The people you'd really want to be afraid of would not call attention
to their breakin by doing anything as blatantly obvious as that, anyway.
In short, I don't see any value in a password lock option either.
And ISTM anyplace that used it would be getting in the way of good
password management practice. Users *should* be encouraged to change
their own passwords, and to do so regularly.
regards, tom lane
On Thu, May 29, 2003 at 05:36:04PM +0100, Trewern, Ben wrote:
Now I think about this it would be useful: I have an Access database which
connects to postgres and the password is saved in the access frontend. If
someone (not sure how!) runs ALTER USER ..... WITH PASSWORD '....'; via the
frontend they could disrupt the connection to the postgres backend. I'm
sure a similar situation could happen with PHP or similar as you often don't
use the postgres security features to secure your application.
Not sure with Access, but in general when running something backed by a
database you should not just allow arbitrary SQL reach the database.
There should be no way for any user of the application to execute an
ALTER USER query.
--
Alvaro Herrera (<alvherre[a]dcc.uchile.cl>)
"Before you were born your parents weren't as boring as they are now.
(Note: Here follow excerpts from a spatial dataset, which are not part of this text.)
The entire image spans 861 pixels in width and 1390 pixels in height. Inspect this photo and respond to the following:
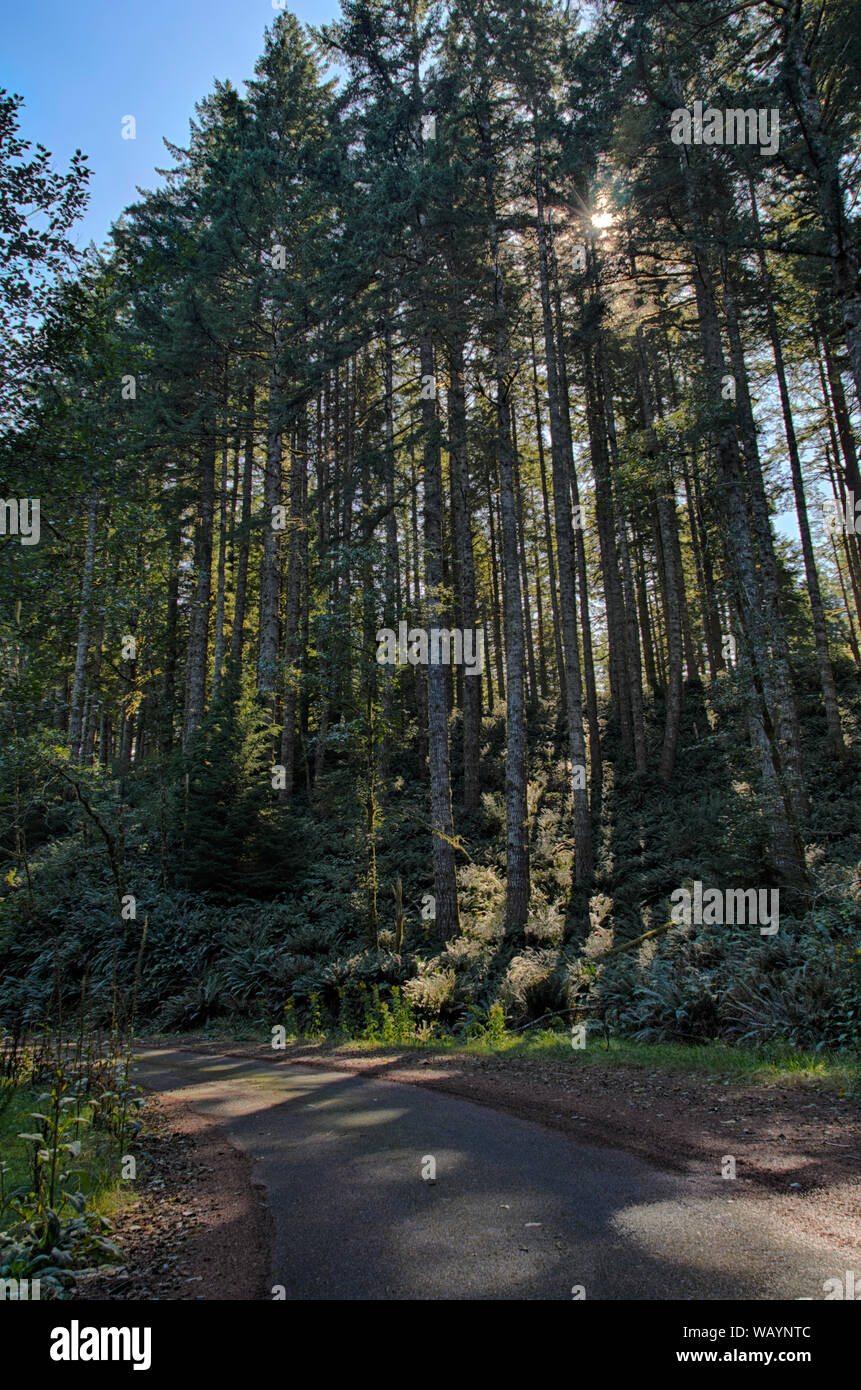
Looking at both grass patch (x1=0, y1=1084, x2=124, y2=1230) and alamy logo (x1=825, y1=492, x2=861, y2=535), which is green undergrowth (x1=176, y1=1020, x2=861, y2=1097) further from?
alamy logo (x1=825, y1=492, x2=861, y2=535)

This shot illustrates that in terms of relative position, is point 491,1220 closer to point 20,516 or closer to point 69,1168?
point 69,1168

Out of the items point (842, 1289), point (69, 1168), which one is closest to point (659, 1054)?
point (842, 1289)

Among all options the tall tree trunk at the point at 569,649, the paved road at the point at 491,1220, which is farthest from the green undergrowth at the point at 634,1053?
the tall tree trunk at the point at 569,649

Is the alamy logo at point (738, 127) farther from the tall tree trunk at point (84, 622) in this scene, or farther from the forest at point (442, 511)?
the tall tree trunk at point (84, 622)

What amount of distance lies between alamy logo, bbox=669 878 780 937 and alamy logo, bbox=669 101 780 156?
40.8 feet

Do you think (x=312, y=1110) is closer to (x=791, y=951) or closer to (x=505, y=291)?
(x=791, y=951)

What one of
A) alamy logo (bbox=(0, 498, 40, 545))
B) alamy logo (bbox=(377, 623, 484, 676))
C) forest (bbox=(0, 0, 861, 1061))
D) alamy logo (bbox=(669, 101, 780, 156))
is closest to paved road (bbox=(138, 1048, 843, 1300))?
forest (bbox=(0, 0, 861, 1061))

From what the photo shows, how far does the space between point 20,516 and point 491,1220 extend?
31.5ft

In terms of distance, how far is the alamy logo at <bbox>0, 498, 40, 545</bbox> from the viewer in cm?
897

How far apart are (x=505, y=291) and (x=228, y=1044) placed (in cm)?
1743

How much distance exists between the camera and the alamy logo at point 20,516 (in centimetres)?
897

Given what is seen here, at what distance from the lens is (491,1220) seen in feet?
13.0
They
got that way paying your bills, cleaning up your room and listening to you
tell them how idealistic you are." -- Charles J. Sykes' advice to teenagers
In short, I don't see any value in a password lock option either.
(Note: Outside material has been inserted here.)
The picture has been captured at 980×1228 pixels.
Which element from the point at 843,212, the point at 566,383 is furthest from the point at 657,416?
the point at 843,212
It seems to me that if I can give a user 'read only' access to a database,
I should be able to give 'read only' access in every aspect, including
locking down the password.
And ISTM anyplace that used it would be getting in the way of good
password management practice. Users *should* be encouraged to change
their own passwords, and to do so regularly.
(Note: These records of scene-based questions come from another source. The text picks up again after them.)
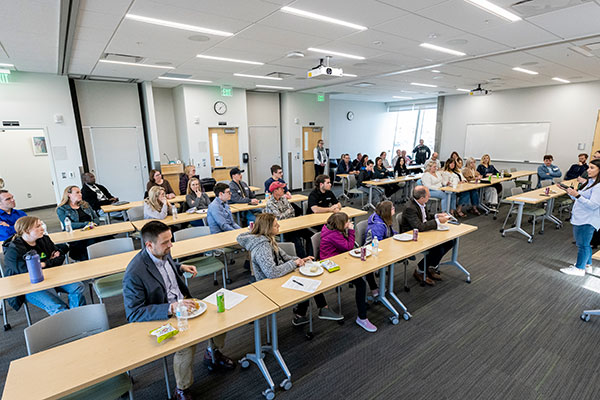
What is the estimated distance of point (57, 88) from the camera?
707 centimetres

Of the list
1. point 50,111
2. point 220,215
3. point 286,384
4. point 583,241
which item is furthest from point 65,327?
point 50,111

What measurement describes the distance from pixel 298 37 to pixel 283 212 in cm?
269

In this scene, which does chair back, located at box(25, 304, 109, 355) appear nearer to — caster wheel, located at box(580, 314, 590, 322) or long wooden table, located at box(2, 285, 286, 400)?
long wooden table, located at box(2, 285, 286, 400)

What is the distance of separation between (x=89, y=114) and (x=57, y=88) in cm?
95

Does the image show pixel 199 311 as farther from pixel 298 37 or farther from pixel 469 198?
pixel 469 198

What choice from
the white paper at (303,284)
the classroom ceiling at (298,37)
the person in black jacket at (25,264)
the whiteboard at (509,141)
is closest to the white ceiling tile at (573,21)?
the classroom ceiling at (298,37)

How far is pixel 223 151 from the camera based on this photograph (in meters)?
9.74

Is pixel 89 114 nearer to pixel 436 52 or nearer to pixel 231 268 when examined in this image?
pixel 231 268

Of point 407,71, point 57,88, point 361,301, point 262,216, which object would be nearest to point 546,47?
point 407,71

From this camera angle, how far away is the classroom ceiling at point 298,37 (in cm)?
350

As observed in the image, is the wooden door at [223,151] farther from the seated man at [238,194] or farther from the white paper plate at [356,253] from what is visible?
the white paper plate at [356,253]

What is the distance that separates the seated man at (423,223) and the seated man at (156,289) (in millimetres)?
3011

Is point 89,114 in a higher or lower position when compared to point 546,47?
lower

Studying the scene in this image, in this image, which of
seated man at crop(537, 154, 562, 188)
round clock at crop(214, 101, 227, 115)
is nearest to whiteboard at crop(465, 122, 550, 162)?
seated man at crop(537, 154, 562, 188)
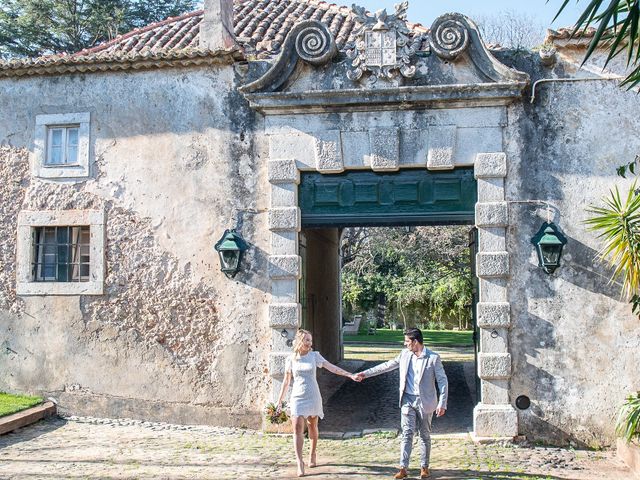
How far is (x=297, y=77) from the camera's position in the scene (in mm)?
9125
No real argument there, but is an application a 'user' in the ordinary
sense of the word? Would you, as DBA, prefer a locked-down password or
one that you might have to change in dozens of locations?
It seems me that the underlying issue of how to authenticate access
from an 'outside' and compromiseable client may not be easily solveable.
Locking down the password falls under the category of 'damage control'.
('Inside' clients can be compromised too, of course.)
I'm not sure 'ident' solves the problem any better than an embedded password
does, and the documentation on ident raises this red flag:
This authentication method is therefore only appropriate for
closed networks where each client machine is under tight control
and where the database and system administrators operate in close
contact. In other words, you must trust the machine running the
ident server. Heed the warning:
The Identification Protocol is not intended as an authorization
or access control protocol. --RFC 1413
--
Mike Nolan
On Thu, May 29, 2003 at 17:09:18 -0500,
nolan@celery.tssi.com wrote:
I'm not sure 'ident' solves the problem any better than an embedded password
does, and the documentation on ident raises this red flag:
If you want to run applications that connect to your DB from untrusted
hosts there probably isn't any good solution. If you are connecting from
untrusted networks, than you may want to set up an authenticated tunnel
which you can then use for connecting to the DB.
However, neither of these are the normal case.
Ident authentication is better than password authentication because it is
bound to the machine. Someone can't change it out from under or take it with
them to use from another machine.
This authentication method is therefore only appropriate for
closed networks where each client machine is under tight control
and where the database and system administrators operate in close
contact. In other words, you must trust the machine running the
ident server. Heed the warning:The Identification Protocol is not intended as an authorization
or access control protocol. --RFC 1413
Note that for applications running on the DB server you don't have to use
an RFC 1413 server. On server common operating systems you can find out
the user id of the process connecting to you via domain sockets. This is
as good as whatever the user used to authenticate to the OS.